Тут впервые стал он мне чуть ли не гадок. И зубы у него пеннобелые и губы кровавокрасные и глаза полыхающие синие. Я-то и рада, что он еще не понял меня и рада стараться, хлещу коней…

…Бабоньки давно забыли про чай, открыв рты слушали небылицу Катерины Хроменькой. Так вот прожили столько лет вместе, все за ее хромотой вроде бы и не видели ее красоты. А, может, по женской хитрости не хотели замечать этого, а сейчас и впрямь остолбенело смотрели на ее все еще красивое лицо. А может потому и не помнили его, что она его всегда словно прятала, от чужих глаз, как от солнца, платком прикрывала. Только, когда она стала хромоножкой, взял ее вдовый солдат.

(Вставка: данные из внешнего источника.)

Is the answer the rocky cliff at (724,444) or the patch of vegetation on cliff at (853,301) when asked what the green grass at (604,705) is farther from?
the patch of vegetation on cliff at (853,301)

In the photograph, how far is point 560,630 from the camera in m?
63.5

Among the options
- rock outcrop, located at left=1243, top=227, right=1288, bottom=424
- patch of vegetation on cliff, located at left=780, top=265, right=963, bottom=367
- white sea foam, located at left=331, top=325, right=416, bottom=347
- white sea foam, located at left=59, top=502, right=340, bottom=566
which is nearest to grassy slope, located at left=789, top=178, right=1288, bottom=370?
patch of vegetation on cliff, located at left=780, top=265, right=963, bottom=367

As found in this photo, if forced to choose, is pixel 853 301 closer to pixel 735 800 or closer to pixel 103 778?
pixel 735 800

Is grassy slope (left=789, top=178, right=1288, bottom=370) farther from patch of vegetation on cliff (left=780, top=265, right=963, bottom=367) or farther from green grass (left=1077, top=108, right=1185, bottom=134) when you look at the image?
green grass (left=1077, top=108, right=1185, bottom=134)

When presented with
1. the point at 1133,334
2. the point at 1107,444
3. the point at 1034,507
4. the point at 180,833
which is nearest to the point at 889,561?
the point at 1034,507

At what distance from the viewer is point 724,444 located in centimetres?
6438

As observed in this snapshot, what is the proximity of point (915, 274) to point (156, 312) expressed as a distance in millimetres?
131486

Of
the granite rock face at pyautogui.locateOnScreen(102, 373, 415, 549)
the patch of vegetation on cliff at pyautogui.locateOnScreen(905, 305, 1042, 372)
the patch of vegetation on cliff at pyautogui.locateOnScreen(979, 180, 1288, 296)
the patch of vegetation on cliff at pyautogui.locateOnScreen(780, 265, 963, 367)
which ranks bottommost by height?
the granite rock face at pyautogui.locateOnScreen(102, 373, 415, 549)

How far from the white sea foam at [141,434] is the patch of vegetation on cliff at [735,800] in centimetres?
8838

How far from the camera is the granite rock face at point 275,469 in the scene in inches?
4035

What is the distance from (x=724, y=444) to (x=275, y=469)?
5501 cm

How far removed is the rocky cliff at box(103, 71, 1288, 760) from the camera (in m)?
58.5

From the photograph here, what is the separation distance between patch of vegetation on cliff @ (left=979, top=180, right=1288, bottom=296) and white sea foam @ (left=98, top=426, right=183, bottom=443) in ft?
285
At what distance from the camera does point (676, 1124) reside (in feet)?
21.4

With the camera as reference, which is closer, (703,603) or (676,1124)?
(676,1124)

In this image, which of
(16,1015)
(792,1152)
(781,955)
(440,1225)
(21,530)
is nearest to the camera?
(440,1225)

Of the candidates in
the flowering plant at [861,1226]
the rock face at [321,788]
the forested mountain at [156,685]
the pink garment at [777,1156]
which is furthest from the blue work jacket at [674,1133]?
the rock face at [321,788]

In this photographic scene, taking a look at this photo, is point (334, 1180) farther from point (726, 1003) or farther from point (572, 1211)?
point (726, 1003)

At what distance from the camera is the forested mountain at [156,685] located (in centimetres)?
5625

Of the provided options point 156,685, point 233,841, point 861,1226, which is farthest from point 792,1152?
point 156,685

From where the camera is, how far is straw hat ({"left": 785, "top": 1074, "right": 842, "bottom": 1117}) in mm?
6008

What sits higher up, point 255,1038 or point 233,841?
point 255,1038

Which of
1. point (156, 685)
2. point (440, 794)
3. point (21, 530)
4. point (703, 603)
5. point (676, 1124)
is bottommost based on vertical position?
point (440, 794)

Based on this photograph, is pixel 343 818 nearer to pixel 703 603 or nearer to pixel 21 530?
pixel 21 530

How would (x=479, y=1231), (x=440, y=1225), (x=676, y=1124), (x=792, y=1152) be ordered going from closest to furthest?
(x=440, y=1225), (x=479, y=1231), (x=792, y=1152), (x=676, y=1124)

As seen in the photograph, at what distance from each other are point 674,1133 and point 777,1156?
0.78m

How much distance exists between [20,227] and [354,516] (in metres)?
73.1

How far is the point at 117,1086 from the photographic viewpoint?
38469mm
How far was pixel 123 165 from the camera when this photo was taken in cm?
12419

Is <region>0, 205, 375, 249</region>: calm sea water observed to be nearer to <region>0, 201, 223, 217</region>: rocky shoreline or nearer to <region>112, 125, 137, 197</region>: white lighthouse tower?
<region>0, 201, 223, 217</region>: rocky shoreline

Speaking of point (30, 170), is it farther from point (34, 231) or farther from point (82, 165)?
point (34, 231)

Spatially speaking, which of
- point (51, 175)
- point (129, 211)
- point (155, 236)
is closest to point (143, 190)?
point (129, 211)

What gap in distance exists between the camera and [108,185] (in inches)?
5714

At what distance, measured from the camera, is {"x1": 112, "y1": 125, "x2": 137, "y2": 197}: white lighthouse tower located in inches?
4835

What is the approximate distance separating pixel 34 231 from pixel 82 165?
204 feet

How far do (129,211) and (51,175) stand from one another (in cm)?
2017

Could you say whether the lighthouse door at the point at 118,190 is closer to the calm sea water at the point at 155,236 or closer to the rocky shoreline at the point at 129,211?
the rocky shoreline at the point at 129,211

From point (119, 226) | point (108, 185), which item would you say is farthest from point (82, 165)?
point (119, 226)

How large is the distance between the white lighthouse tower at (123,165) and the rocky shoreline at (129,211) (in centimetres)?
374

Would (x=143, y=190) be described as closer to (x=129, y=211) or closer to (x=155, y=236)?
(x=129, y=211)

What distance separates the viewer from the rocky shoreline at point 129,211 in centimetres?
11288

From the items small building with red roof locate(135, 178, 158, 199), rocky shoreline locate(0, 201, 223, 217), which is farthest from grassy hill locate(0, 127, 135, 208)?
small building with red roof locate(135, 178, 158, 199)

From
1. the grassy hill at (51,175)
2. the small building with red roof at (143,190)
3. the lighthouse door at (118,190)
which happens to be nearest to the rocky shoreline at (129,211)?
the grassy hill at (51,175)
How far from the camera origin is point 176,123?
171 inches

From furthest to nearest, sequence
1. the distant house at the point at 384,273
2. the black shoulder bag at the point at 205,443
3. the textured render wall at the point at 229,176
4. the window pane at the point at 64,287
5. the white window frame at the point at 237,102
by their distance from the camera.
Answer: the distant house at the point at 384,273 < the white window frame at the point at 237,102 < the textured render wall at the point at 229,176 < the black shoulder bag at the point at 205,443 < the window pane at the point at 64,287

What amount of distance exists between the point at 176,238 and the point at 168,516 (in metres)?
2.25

— Ну, а когда он что-то стал смекать, так уж и поздно было, — спокойно и с улыбкой продолжала Катерина-хроменькая. Я как птица взмахнула руками, да на всем скаку так прямо и прыгнула к кресту, что у дороги стоял. Его так и звали Крестдор. Теперь тамака деревня такая — Крестдор, а самого креста уж и нет. Это монах один шел на богомолье, да и помер в дороге, вот ему и поставили крест. Я и боли не почувствовала, мне было чуть, что я и не упала, а как перышко опустилась к подножию распятия, которое выточила чья-то добрая рука на кресте монаху. Глаза закрыла, да крестными знамениями одно себя осеняю, да к кресту прижимаюсь, обнимаю так крепко, что только с руками, если только оторвать, а сама все молитвы, которым бабенька научила читаю.

На рассвете нашел меня пастух из соседней деревни, а у меня нога распухла, вся синяя: поломала я ее. Так в беспамятстве меня домой и привезли. Едва отходили. С тех пор я никогда не снимала крестика с шеи, — закончила свой рассказ Катерина.

Бабы задышали, задвигались, как по мановению светлому какому осенили себя крестным знамением; которая потрогала, которая поцеловала защиту свою, а потом все как-то притихли и чинно, и благостно допили душистый чай с богородской травкой. Да будет всегда с нами крестная сила!